Its good to know there is something cut in the foot well to save me the ache of drilling. Is that Drivers or passengers side? ) batttery side I assume?

Also, its been pointed out a lot of times I should run the audio cables to the opposite side of the power cable to the amp, any tips or ideas in how to run the audio cables from the HU via the drivers side. Is that even really needed at all?
 
Yeah, it's battery side so comes out behind the glove box. If you squeeze the glove box sides in then you can pull it down and it'll come out nearish to the fuse box in there.

People do say that you should run the cables to the opposite side and I did on that car. Power and amp remote from the head unit down the passenger side and RCA lead down the driver side. I just pulled the wires out from behind the head unit and into the driver's foot well (quite easy with the stock head unit out), cable tied the wire up in a couple of places so it didn't dangle down and then just popped the trim pieces off and ran it behind those and down the car.

I couldn't be bothered to do it with my next car though so just ran power, RCA, remote, reverse cam power and reverse cam video cables all down the same side. Never caused any issues with mine but then my kit isn't exactly top notch stuff. Still, there's no interference or anything that I can hear (or see on the reverse feed) anyway.
 
Cheers mate, I appreciate the info, didn't realise I would have to look behind the glove box, took it out before so thats pretty easy, was the last part I was worried about actually.
 
Will jsut have to wait and see what its all like tracking the wires, but yea, with it all hanging out over the place ill switch it all on to make sure.
 
You'll want a wire coat hanger to help run cables! Having just installed a double din unit today it proved the best tool to run 4 cables behind the dash (2xUSB, GPS, Mic)
 
You'll want a wire coat hanger to help run cables! Having just installed a double din unit today it proved the best tool to run 4 cables behind the dash (2xUSB, GPS, Mic)
I saw that tip in a Youtube tutorial I Was watching lol. Seems really important for getting the Power line through.
Im hoping I have i way of jsut putting the USB cable into the glove box for my Ipod.
 
Yeah you'll easily get the USB into the glove box in a MK7 Fiesta. You'll see when the stock stereo is out that it's dead easy to thread cables through to just about anywhere :)

══════════════════════════════

WORK ITEM A => Please rewrite the car audio thread from "Its good to" up to and including "needed at all?", putting "RCA leads" in place of "audio cables".
WORK ITEM B => In the car audio thread, name every cable that was run down the same side in the next car.

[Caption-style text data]
══════════════════════════════

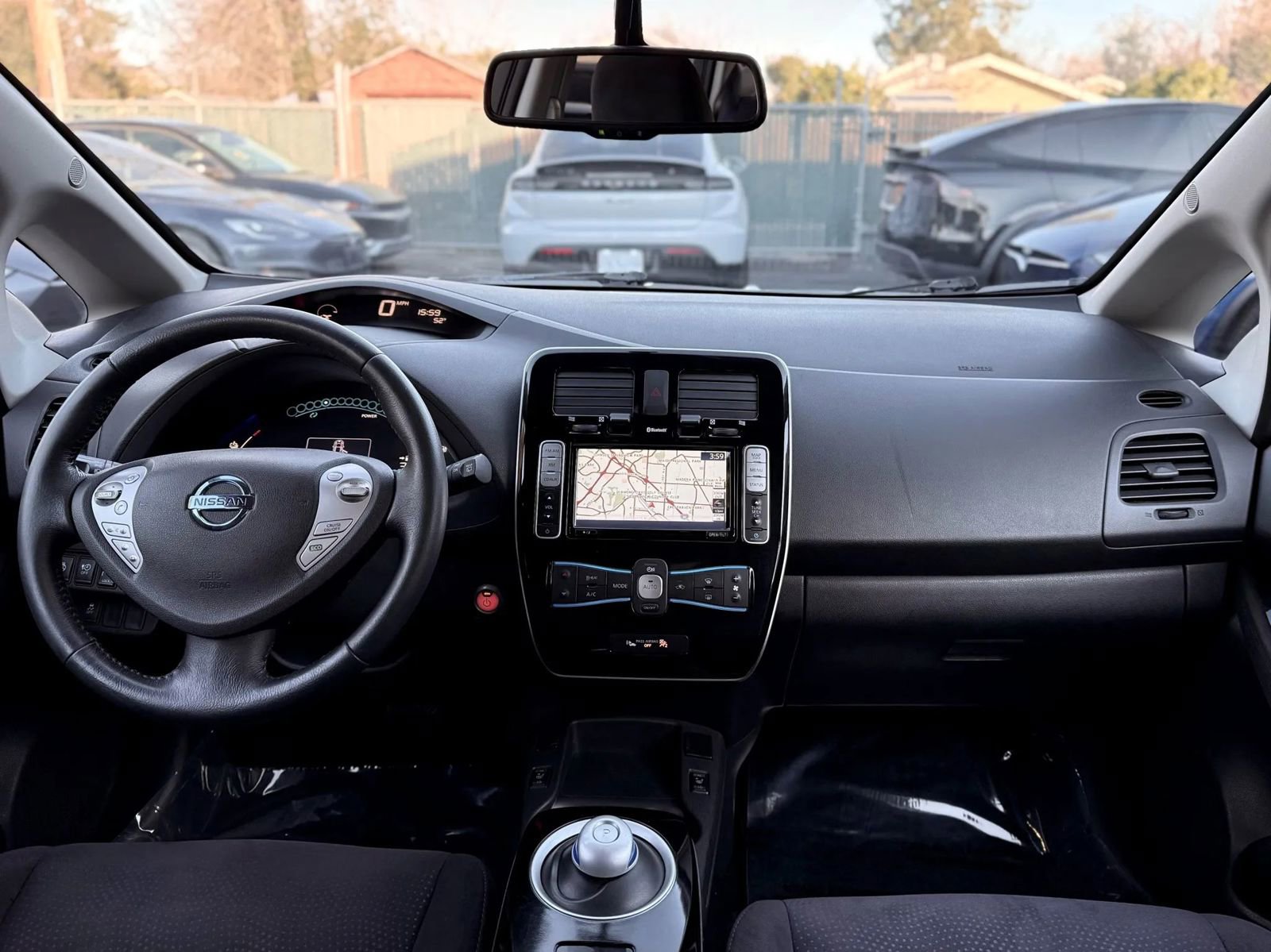 Used 2014 Nissan Leaf SV image 11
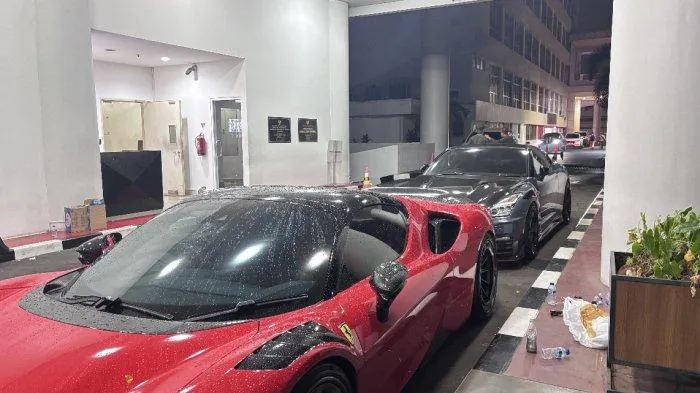 Kasus Vonis Kasus Ekspor CPO, Kejagung Sita Ferrari-Mata Uang Asing. (Istimewa).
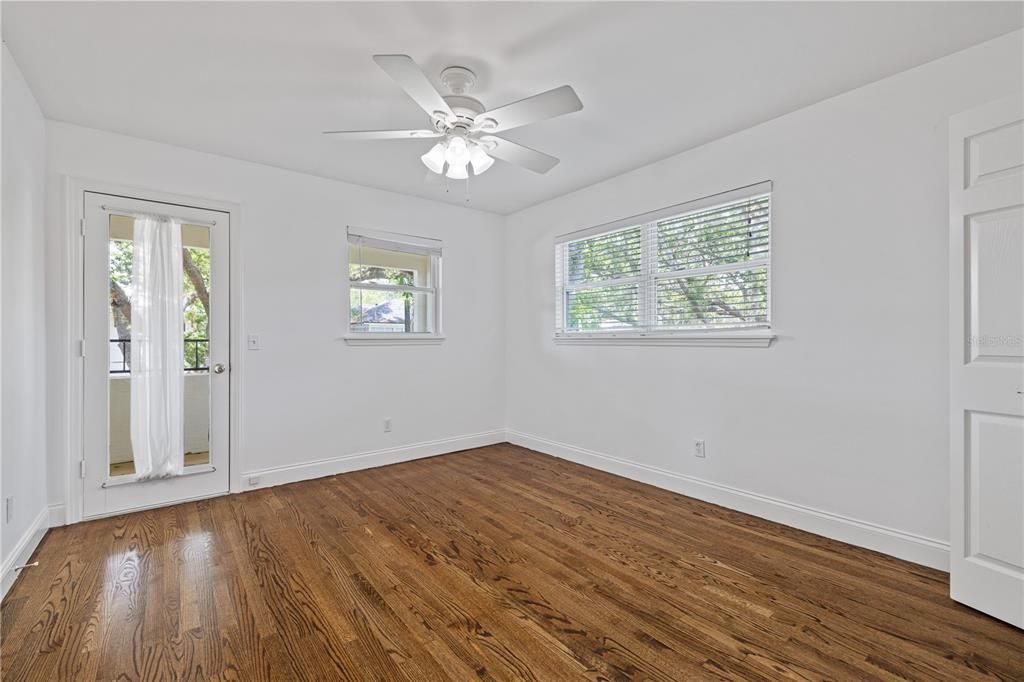 Active With Contract: $5,000 (4 beds, 2 baths, 2633 Square Feet)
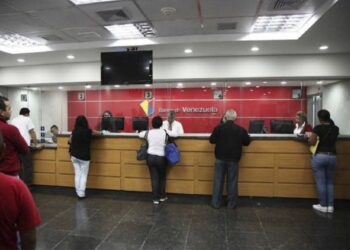 Gobierno paga a trabajadores públicos bonos devaluados por subida del dólar
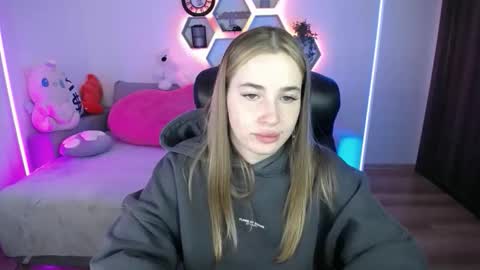 Snapshot of sabrinviolet chatting on May 13, 8:12 am Sabrina Violet online show from May 13, 8:12 am
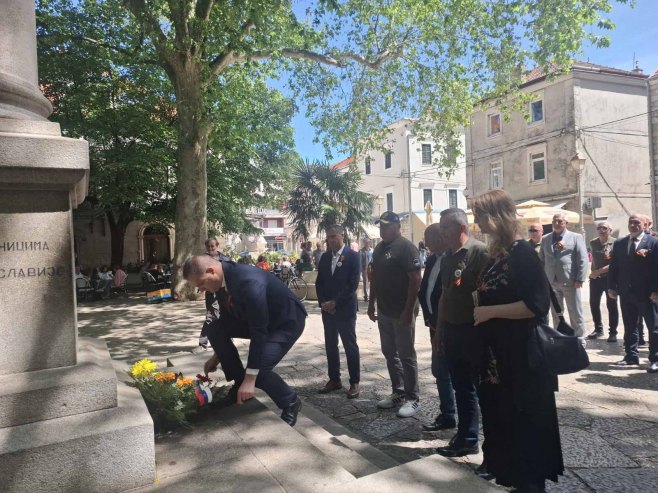 Obilježavanje Dana pobjede nad fašizmom u Trebinju (FOTO/VIDEO) Obilježavanje Dana pobjede nad fašizmom u Trebinju (FOTO/VIDEO)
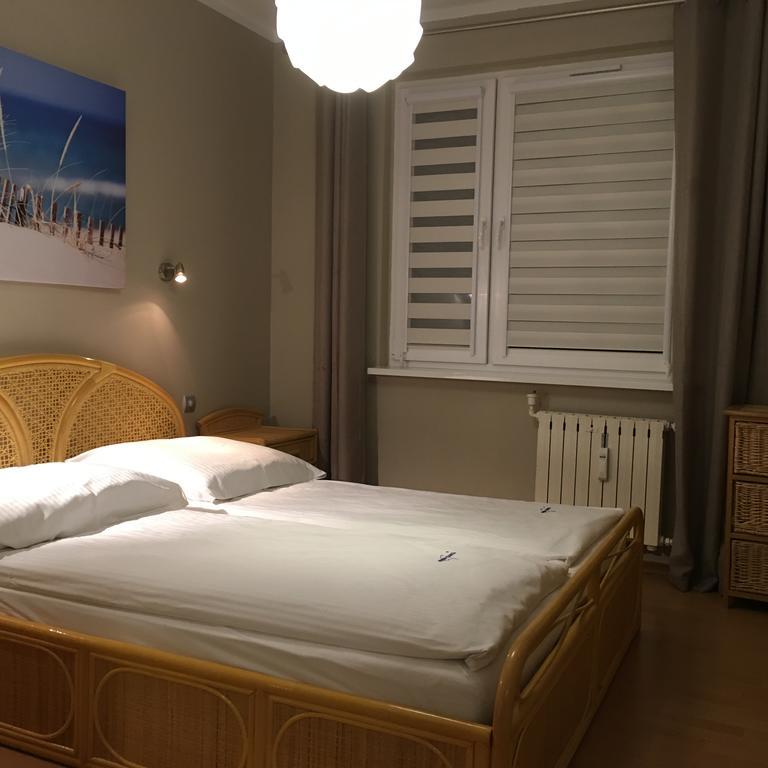 Wolin-Travel Apartament Dom Przy Parku Мендзиздроє Екстер'єр фото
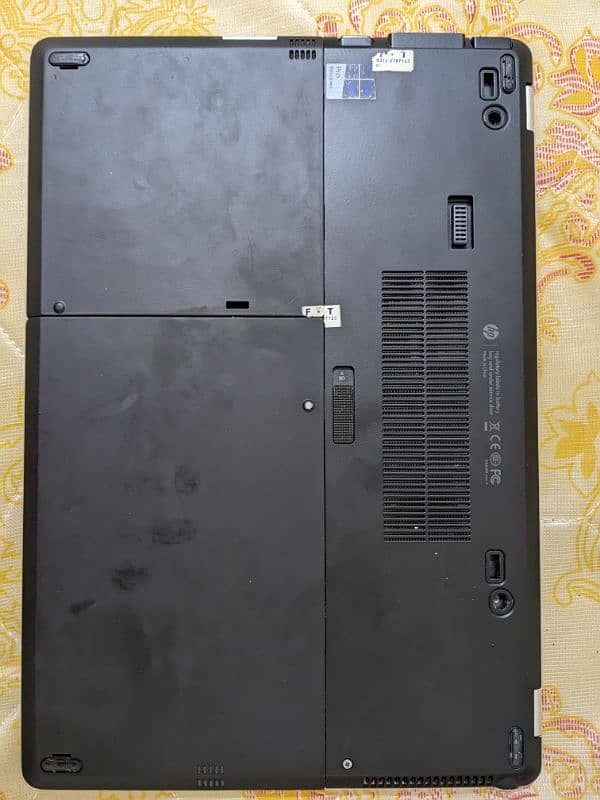 HP folio 9480m 2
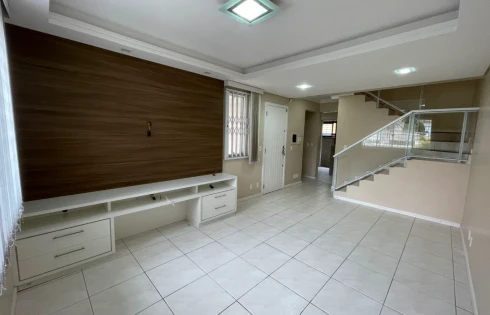 Sobrado geminado em Pagani, Palhoça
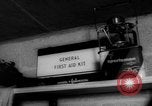 Standbild Familie fallout shelter Design Thomasville Georgia USA, 1960, aus Sekunde 33 historischem Filmmaterial Videoclip 65675055783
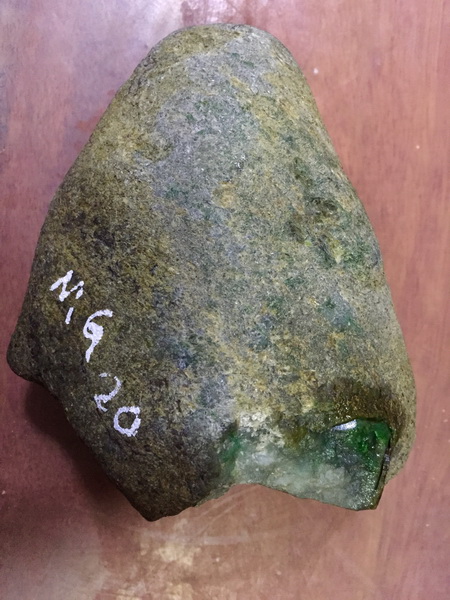 缅甸翡翠原石 赌石拍卖 莫湾基老坑黑雾纱擦口帝王绿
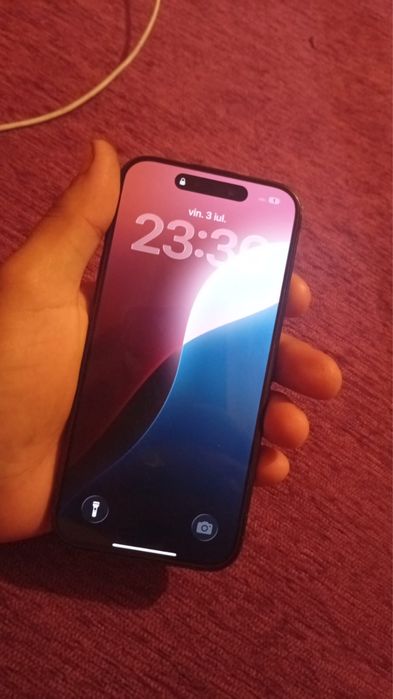 Vand iphone 16 pro impecabil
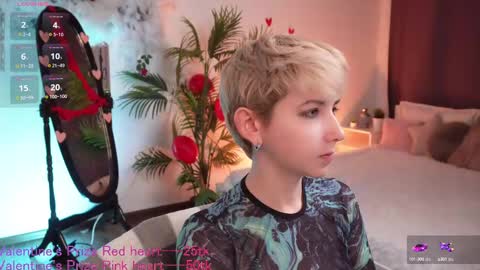 CLEOshort hair  TIna long hair  online show from February 14, 2025, 4:31 pm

══════════════════════════════

REPLY A =>
Its good to know there is something cut in the foot well to save me the ache of drilling. Is that Drivers or passengers side? ) batttery side I assume?

Also, its been pointed out a lot of times I should run the RCA leads to the opposite side of the power cable to the amp, any tips or ideas in how to run the RCA leads from the HU via the drivers side. Is that even really needed at all?

REPLY B =>
- Power
- RCA
- Remote
- Reverse cam power
- Reverse cam video